» **Exercise brief**:
From the line that contains "phylum: Chordata" to the final line of the entries below, write out every line exactly as it appears, and nothing else.

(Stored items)
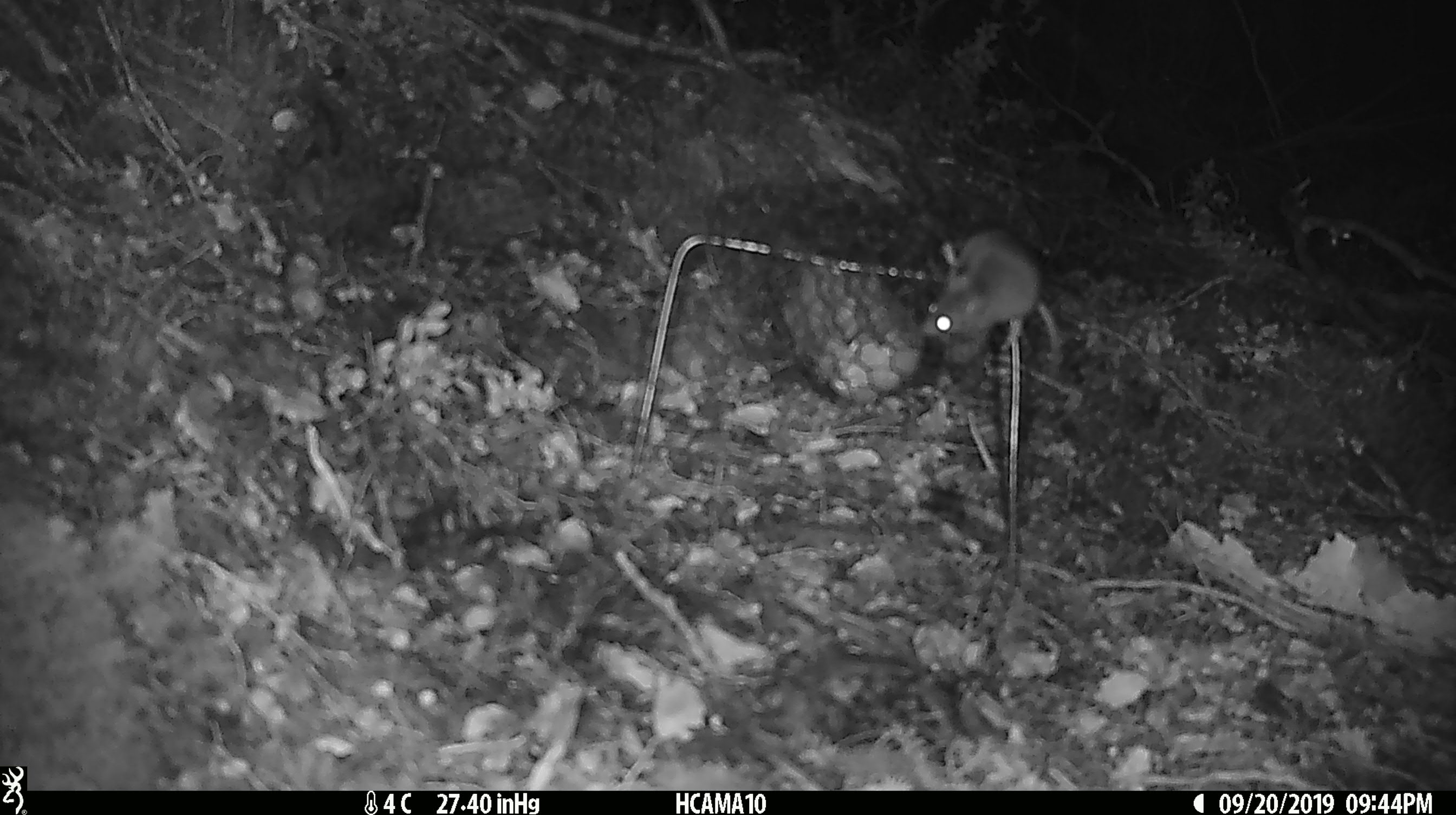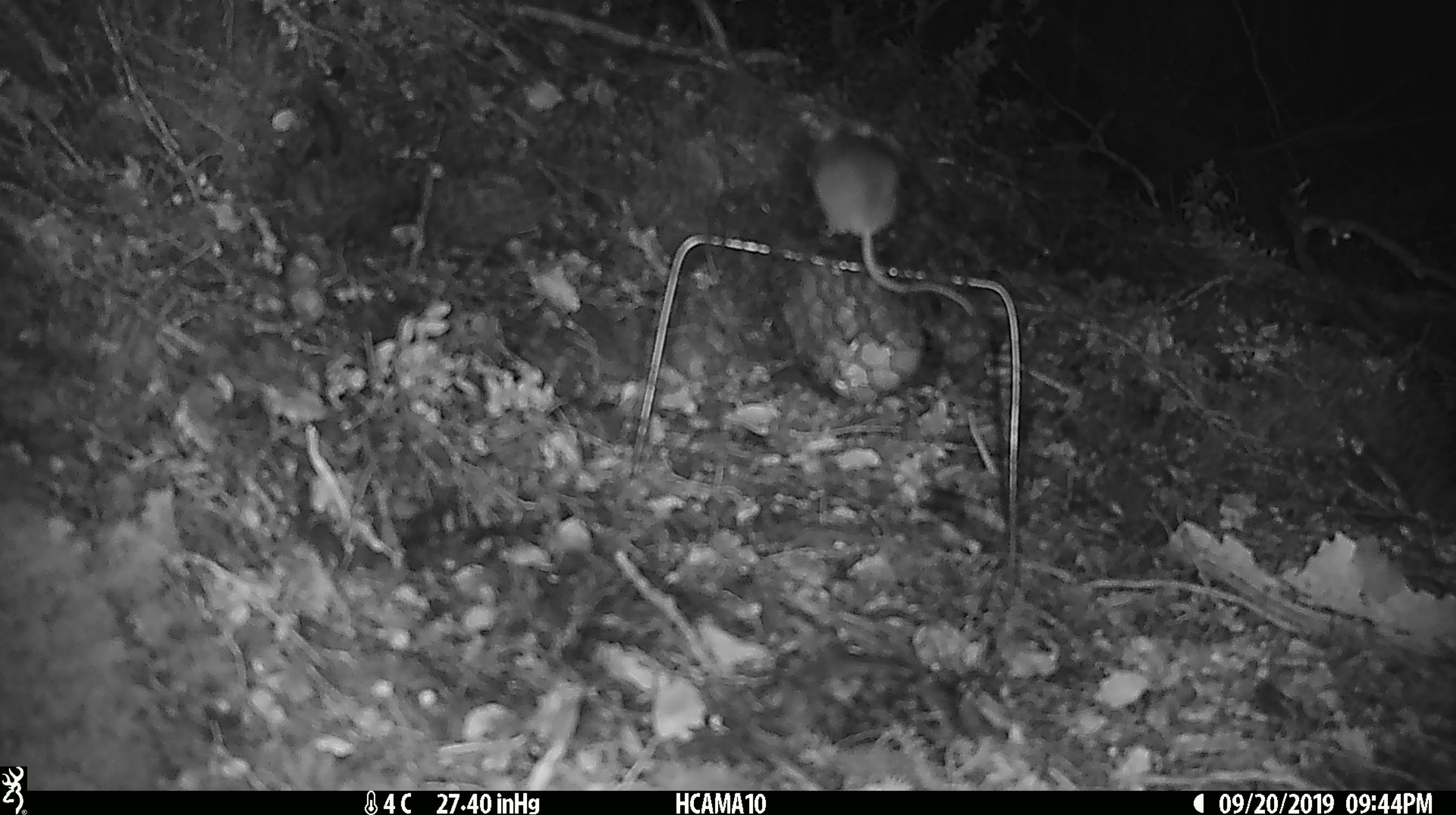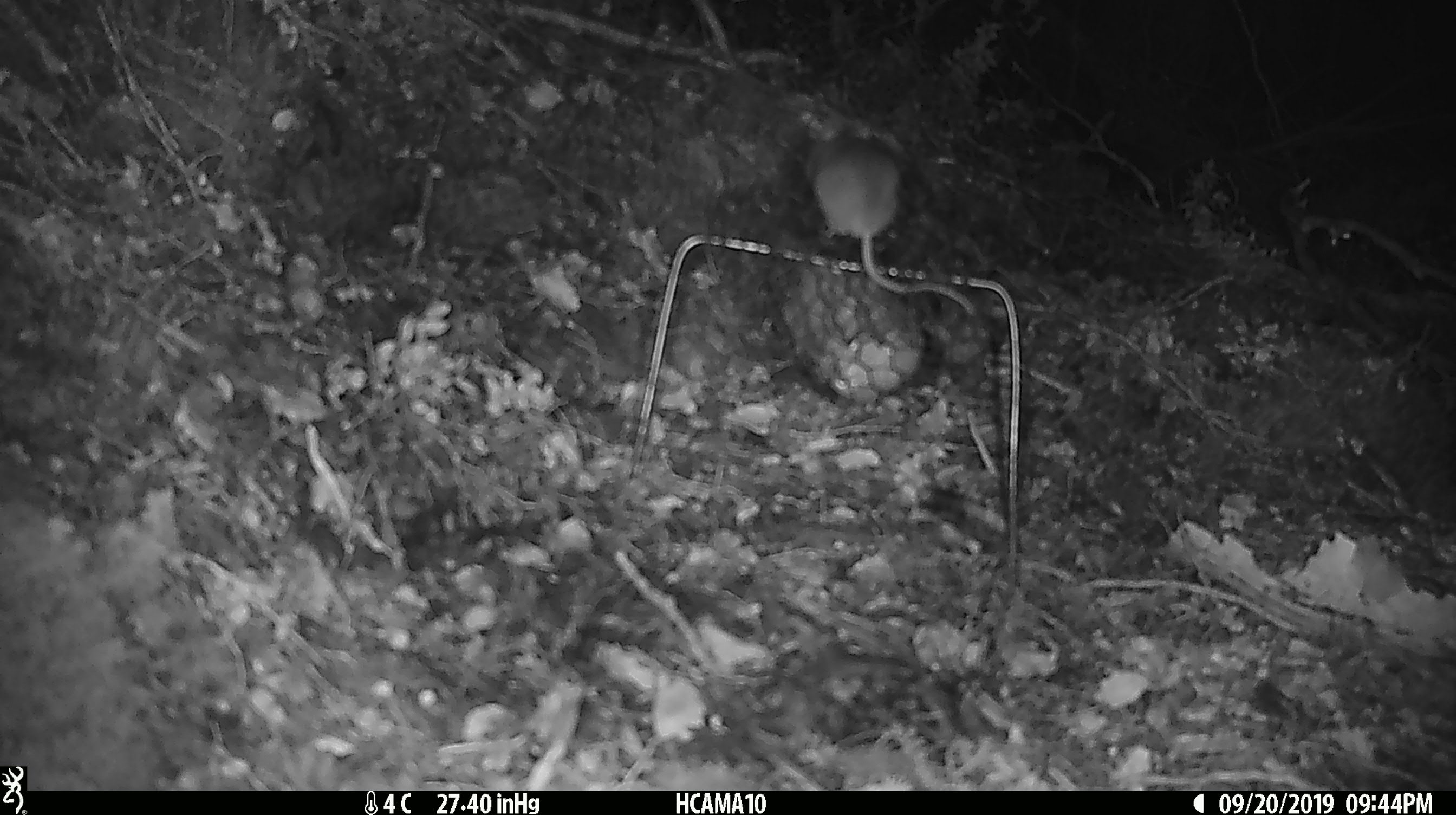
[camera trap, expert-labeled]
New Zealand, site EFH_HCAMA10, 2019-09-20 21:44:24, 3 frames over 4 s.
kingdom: Animalia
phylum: Chordata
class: Mammalia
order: Rodentia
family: Muridae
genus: Mus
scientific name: Mus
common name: mouse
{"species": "mouse (Mus)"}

» **Task solution**:
phylum: Chordata
class: Mammalia
order: Rodentia
family: Muridae
genus: Mus
scientific name: Mus
common name: mouse
{"species": "mouse (Mus)"}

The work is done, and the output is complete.